__Problem__
Could every line below be transcribed exactly, with the pictures dropped?

__Data block__
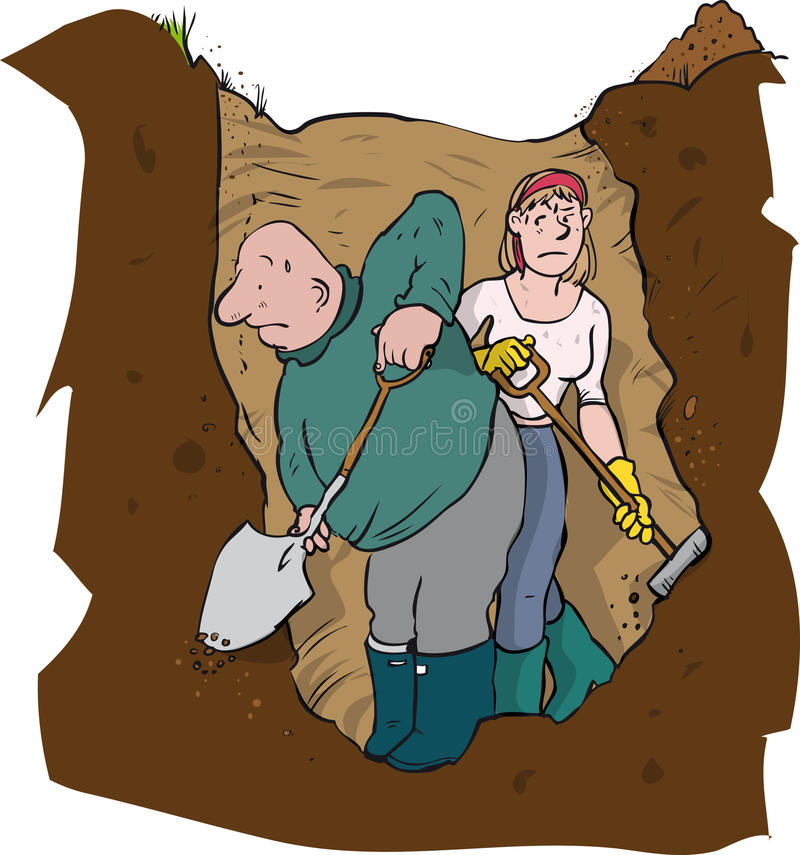 Couple hole digging. Man and woman digging a hole stock illustration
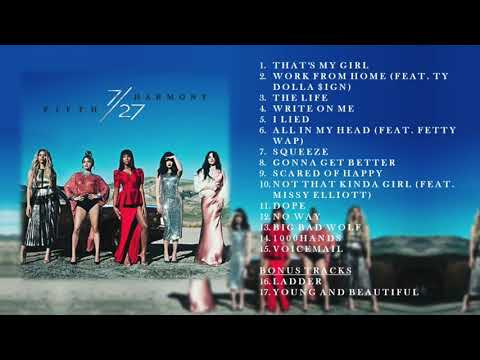 Fifth Harmony - 7/27 (Deluxe) FULL ALBUM + BONUS TRACKS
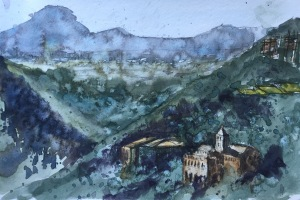 A plein air watercolor sketch nr Barcelona by John Haywood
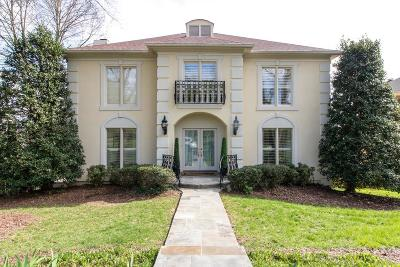Nashville Single Family Home For Sale: 92 Victoria Park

__Answer to this exercise__
 Couple hole digging. Man and woman digging a hole stock illustration
 Fifth Harmony - 7/27 (Deluxe) FULL ALBUM + BONUS TRACKS
 A plein air watercolor sketch nr Barcelona by John Haywood
Nashville Single Family Home For Sale: 92 Victoria Park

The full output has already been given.